La mémoire de Bokassa vient d'être réhabilitée. Son pays vient de reconnaître, que contrairement à tout ce qui avait été dit sur son compte, c'était un bâtisseur qui défendait les intérêts
de la Centrafrique contre les ogres... Nous avons l...a mémoire courte et aujourd'hui, le même scénario se répète sous nos
yeux, tout simplement parce que Gbagbo a cru en la démocratie, là où les autres pensent plutôt à la démocrature.
Là où certains font parler les armes, il a voulu faire parler les urnes. Aujourd'hui, son Parti conteste le fait que dans la zone favorable à son adversaire, il n'y a pas eu vote et des meurtres
y ont même été commis. Pourquoi ceux qui se croient plus démocrates que Gbagbo, font-ils la sourde oreille face à cette contestation ?
Si cet homme n'était pas un démocrate, il n'aurait pas permis à la diaspora de participer aux élections ; il nous aurait fait un joli tour de passe-passe à la Campaoré, avec bien évidemment
toutes les bénédictions des institutions internationales. Malheureusement, comme il n'entend pas brader les ressources de son pays, comme il n'entend pas faire toutes les volontés de la droite
française, de bouygues, de Bolloré et des voleurs du cacao, cet homme est dit dangereux pour son pays.

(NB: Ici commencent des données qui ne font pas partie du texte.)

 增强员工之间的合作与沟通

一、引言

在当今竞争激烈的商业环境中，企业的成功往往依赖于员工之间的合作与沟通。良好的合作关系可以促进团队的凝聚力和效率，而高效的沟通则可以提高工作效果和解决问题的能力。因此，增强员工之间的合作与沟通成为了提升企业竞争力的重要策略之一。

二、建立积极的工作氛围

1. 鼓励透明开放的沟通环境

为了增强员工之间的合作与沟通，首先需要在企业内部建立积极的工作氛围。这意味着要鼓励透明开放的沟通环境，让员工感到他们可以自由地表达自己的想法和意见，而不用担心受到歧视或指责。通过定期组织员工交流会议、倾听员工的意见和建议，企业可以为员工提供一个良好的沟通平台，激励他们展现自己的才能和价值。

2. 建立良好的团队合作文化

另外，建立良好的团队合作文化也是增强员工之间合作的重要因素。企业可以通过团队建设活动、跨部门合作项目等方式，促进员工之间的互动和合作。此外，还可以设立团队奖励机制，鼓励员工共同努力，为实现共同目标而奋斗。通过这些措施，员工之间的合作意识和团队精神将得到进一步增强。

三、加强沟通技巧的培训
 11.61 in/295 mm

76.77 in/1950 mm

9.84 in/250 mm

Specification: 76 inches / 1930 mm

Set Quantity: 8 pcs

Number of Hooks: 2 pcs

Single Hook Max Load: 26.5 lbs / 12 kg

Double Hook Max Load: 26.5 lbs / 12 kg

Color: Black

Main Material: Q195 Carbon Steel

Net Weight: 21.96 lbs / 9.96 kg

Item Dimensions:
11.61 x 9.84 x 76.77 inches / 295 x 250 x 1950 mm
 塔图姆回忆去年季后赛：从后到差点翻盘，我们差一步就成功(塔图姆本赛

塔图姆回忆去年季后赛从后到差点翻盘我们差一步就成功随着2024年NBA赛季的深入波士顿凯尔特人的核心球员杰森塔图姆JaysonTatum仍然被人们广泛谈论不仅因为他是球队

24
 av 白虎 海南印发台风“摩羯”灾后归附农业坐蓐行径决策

Sankara, Lumumba et Samora étaient sur la même voie, celle de ceux qui ont osé remettre en cause les vestiges du passé. S'ils avaient réussi à le buter lui aussi, avec la complicité de l'armée
française (cela n'est plus un secret pour personne), toute l'Afrique en aurait fait un héros sur la place des martyrs.
Dans quelques années, comme pour Bokassa, nombreux sont ceux qui verseront des larmes de crocodile. Il en sera toujours ainsi, tant que les Africains n'oseront pas soutenir ceux qui osent
reinventer l'avenir. Je ne suis pas un prophète, mais j'observe les temps et je sais que nous en reparlerons un jour.